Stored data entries
- - -

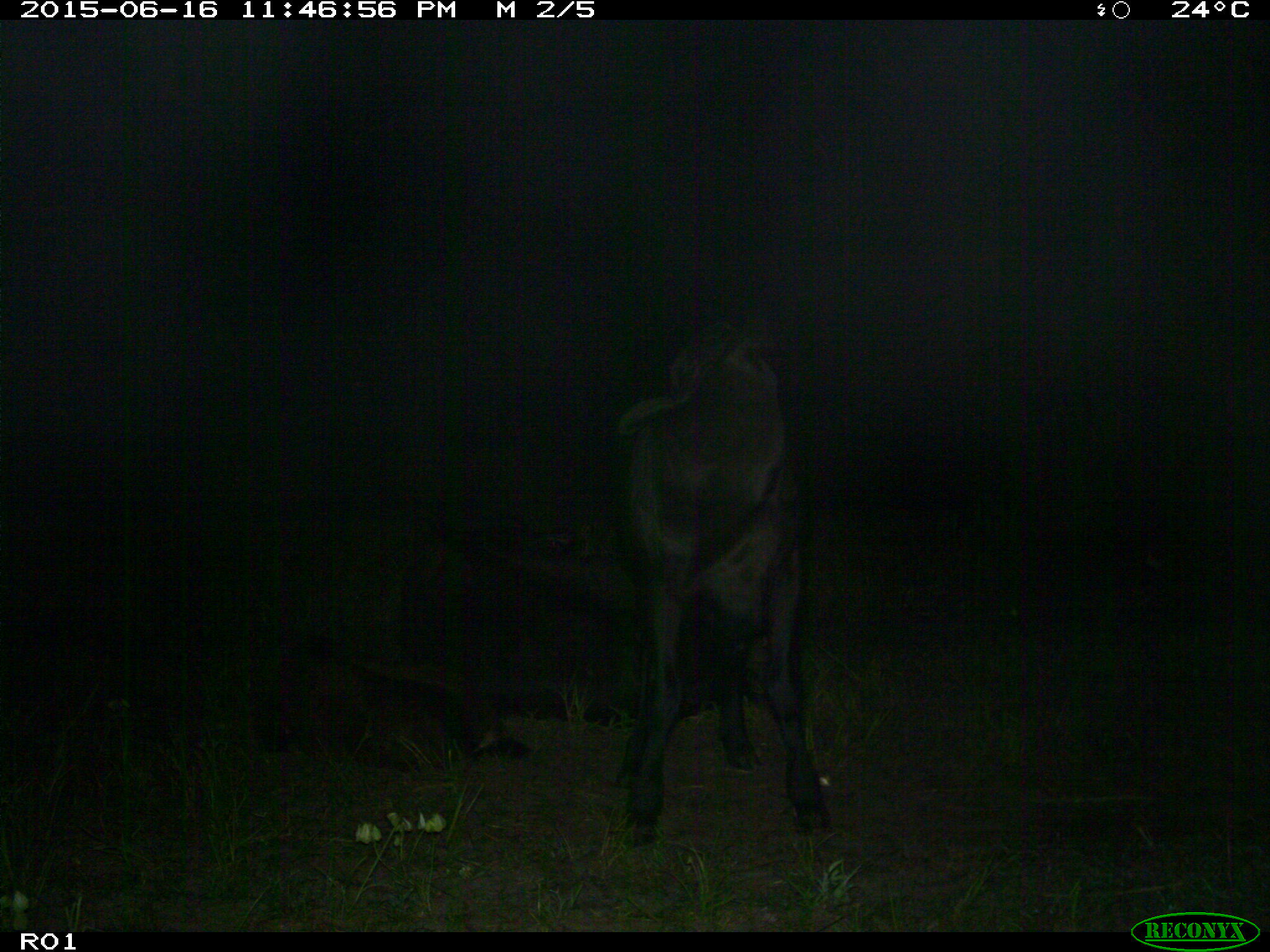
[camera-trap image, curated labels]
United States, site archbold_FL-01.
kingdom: Animalia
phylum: Chordata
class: Mammalia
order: Artiodactyla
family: Bovidae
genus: Bos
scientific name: Bos taurus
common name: domestic cow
Bos taurus (domestic cow).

- - -

→ EXERCISE DETAILS:
Your answer must be the line with "kingdom: Animalia" and all lines after it through the final line of the entries, copied exactly and with nothing added.

→ ANSWER SPACE:
kingdom: Animalia
phylum: Chordata
class: Mammalia
order: Artiodactyla
family: Bovidae
genus: Bos
scientific name: Bos taurus
common name: domestic cow
Bos taurus (domestic cow).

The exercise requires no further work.